### STATED EXERCISE
Copy out the items verbatim, starting at the line that contains "Which item of" and continuing through the end of the items, both ends included. Leave the pictures out of your copy.

-- START ROWS --

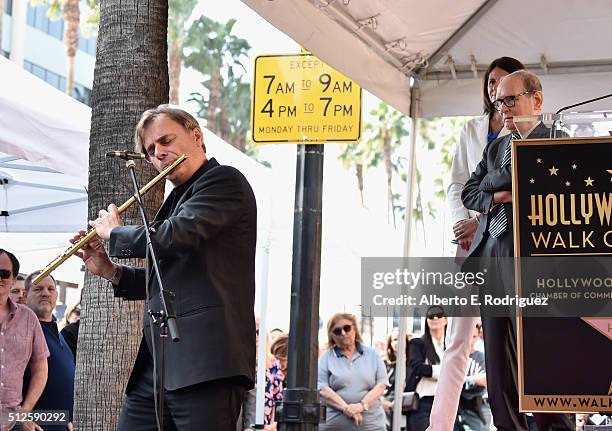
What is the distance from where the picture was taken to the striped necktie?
18.1 feet

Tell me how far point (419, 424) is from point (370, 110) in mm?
36025

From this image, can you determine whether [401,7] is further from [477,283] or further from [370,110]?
[370,110]

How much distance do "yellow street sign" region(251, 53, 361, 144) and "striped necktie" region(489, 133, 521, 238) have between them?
9.90 feet

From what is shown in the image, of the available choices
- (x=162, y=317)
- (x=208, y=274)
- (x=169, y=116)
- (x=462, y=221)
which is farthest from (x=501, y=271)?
(x=162, y=317)

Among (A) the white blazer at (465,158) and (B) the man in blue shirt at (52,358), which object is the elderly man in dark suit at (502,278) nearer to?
(A) the white blazer at (465,158)

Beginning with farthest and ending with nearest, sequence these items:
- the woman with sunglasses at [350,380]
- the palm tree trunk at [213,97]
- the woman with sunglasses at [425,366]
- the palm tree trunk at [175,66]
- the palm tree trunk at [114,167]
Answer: the palm tree trunk at [213,97]
the palm tree trunk at [175,66]
the woman with sunglasses at [350,380]
the woman with sunglasses at [425,366]
the palm tree trunk at [114,167]

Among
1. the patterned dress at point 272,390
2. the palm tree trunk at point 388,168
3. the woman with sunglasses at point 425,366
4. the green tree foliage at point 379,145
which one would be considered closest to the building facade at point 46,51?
the green tree foliage at point 379,145

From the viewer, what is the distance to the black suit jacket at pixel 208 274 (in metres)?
4.36

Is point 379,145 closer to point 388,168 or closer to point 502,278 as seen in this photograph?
point 388,168

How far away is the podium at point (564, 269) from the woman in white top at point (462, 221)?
174cm

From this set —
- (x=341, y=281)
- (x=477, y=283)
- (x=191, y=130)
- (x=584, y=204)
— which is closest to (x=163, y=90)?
(x=191, y=130)

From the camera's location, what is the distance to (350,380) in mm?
11859

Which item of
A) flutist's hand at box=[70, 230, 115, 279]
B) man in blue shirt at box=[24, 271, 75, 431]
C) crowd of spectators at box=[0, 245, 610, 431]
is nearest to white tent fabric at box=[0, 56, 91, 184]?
man in blue shirt at box=[24, 271, 75, 431]

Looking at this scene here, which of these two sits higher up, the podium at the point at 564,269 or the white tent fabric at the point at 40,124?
the white tent fabric at the point at 40,124
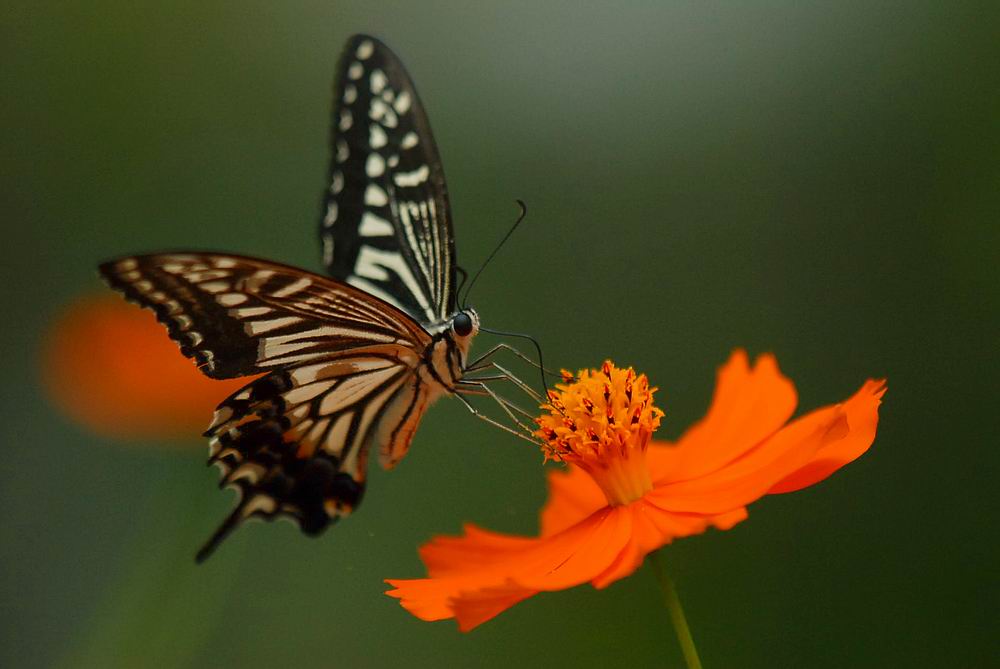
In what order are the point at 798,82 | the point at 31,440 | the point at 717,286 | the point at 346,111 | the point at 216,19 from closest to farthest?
the point at 346,111, the point at 31,440, the point at 717,286, the point at 798,82, the point at 216,19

-- END ROWS --

### COMPLETE ANSWER
Which item of
A) flutist's hand at box=[70, 230, 115, 279]
B) man in blue shirt at box=[24, 271, 75, 431]
C) crowd of spectators at box=[0, 245, 610, 431]
is nearest to white tent fabric at box=[0, 56, 91, 184]?
man in blue shirt at box=[24, 271, 75, 431]

Looking at this scene here, which of these two sits higher up, the podium at the point at 564,269 or the white tent fabric at the point at 40,124?
the white tent fabric at the point at 40,124
In what order are the point at 798,82 | the point at 31,440 | the point at 717,286 | the point at 346,111 | the point at 216,19 from closest to farthest?
the point at 346,111, the point at 31,440, the point at 717,286, the point at 798,82, the point at 216,19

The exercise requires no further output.